Thursday, March 15, 2018
R.I.P. Colie Johnson
From the day I started school... jezus, back in the early 1960s... I was fortunate to have had one excellent teacher after another, many of them being exemplary, inspiring, and memorable individuals. Mr. Colie Johnson was my art teacher in 8th and 9th grades at Martinsville Junior High. A gentleman who was passionate about teaching and who steered me in the right direction when it most counted, back when I was struggling to find an outlet for my budding creative aspirations.
I was an artistic youth, to be sure, and reasonably accomplished for my years — though my opinion of my talents far exceeded my actual abilities. Mr. Johnson recognized whatever talent I had and appreciated it; yet, whatever level I reached with my art, he refused to allow me to be content there. Inevitably, however proud of a composition I might be, he would study it, smile, point out everything that was right about it... and then he would become thoughtful and ask me if anything about the work was missing, if there were any other approaches I might consider. His expression I most remember was "yet and still..." "You've captured this texture just right, yet and still, I wonder if there's anything else you might find, something more you might see." This frustrated me because, no matter how highly he praised my efforts, he also... always... found things I could or should do better. He never specifically identified these things. He left that up to me.
Thank the lord.
Mr. Johnson drew the ire of many of us kids because he pushed us to look beyond whatever level of achievement we might reach in his class. He did this with warmth and humor, which sometimes made it worse because in my brash youth I would rather have told him to kindly piss off. But I couldn't do that. I liked him. I so wanted to be mad at him for foiling me, yet also I wanted to please him. It frustrated me no end that I might so consistently fail, at least in his eyes, even though everyone else around me was telling me I had achieved some level of genius. I could have listened to those voices, I suppose, and been content to rest on my laurels. But no. My appreciation for... any my loyalty to... Mr. Johnson would not allow for that.

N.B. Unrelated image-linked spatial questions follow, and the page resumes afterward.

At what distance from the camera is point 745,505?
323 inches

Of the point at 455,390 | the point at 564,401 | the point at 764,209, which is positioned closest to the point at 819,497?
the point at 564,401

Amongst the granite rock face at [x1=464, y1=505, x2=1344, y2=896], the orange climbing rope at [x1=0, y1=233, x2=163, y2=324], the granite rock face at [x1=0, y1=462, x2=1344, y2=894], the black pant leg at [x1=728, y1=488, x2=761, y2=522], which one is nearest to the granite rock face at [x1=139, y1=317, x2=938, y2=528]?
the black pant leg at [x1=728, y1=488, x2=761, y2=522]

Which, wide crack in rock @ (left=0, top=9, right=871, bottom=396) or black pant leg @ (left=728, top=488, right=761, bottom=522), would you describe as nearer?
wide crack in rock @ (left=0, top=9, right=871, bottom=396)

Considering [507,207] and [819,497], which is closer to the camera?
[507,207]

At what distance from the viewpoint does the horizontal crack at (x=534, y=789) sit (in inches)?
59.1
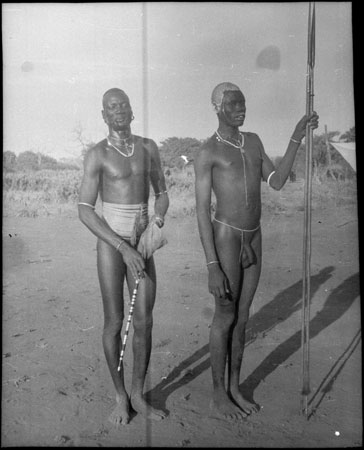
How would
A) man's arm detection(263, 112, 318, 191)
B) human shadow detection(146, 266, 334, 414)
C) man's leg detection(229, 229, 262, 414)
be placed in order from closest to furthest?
man's arm detection(263, 112, 318, 191)
man's leg detection(229, 229, 262, 414)
human shadow detection(146, 266, 334, 414)

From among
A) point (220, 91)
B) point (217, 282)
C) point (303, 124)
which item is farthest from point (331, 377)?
point (220, 91)

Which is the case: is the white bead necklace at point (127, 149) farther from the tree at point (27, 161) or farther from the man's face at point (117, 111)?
the tree at point (27, 161)

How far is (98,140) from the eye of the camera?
400cm

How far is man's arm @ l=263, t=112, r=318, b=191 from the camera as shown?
13.0 feet

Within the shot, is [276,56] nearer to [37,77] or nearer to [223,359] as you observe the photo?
[37,77]

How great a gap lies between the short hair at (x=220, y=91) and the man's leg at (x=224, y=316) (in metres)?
0.86

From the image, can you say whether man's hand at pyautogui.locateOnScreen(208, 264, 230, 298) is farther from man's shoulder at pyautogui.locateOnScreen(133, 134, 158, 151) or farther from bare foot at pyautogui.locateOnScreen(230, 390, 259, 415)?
man's shoulder at pyautogui.locateOnScreen(133, 134, 158, 151)

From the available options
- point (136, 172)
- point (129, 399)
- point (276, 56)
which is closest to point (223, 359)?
point (129, 399)

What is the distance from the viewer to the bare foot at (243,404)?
4.07 m

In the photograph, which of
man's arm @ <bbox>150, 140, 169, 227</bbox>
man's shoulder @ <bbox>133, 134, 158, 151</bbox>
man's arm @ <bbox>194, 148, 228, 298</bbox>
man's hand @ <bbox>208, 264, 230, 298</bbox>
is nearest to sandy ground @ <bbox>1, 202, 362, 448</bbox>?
man's arm @ <bbox>150, 140, 169, 227</bbox>

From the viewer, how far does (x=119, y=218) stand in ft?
12.9

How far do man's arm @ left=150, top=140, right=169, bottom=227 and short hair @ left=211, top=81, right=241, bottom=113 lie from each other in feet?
1.73

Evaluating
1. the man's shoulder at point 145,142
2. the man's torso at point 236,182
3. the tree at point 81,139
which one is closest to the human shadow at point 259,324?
the man's torso at point 236,182

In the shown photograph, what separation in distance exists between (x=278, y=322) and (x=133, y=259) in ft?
6.00
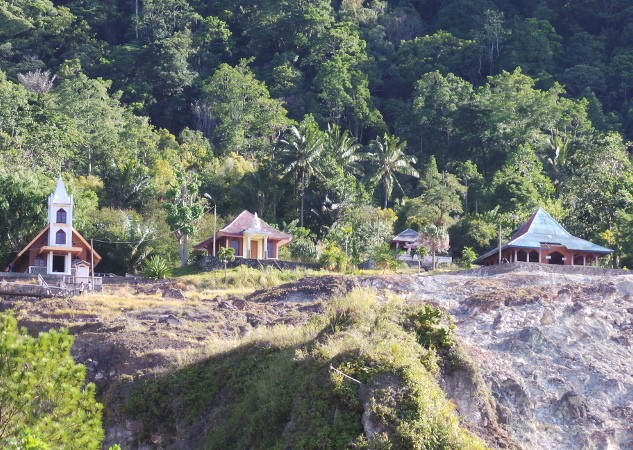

I can't say with any degree of certainty that I've ever lived up to the potential Mr. Johnson expected of me, or at least hoped for me. In fact, I'm certain I have not because, over many years of expressing myself through various media, I have determined that, no matter how good I might get, I can always get better. There is great beauty in this, and I'm sure, at some point, I would have come to realize it even if I had never been in Mr. Johnson's classes. But it would not have been with such appreciation, personal guidance, and genuine care.
Mr. Johnson died the other day, at the age of 75. I had seen him a handful of times since junior high school, and somehow, I had it in my head that he'd be around for a long, long time, and that I would at some point be able to see him and talk with him again.
But no. No.
Quite a few of the most influential educators in my life have passed on now, and I've grieved for many of them, but at the moment I am grieving hardest over Mr. Johnson. It's a rare teacher who could touch me on the level he did. I did a little crying today.
If you have a teacher, or teachers, who have touched you, let them know. For god's sake let them know because, before we can blink, they may be gone. Years ago I told Mr. Johnson that he had moved me, and I so hope it registered. I wish I could have the opportunity to tell him again. Just for good measure.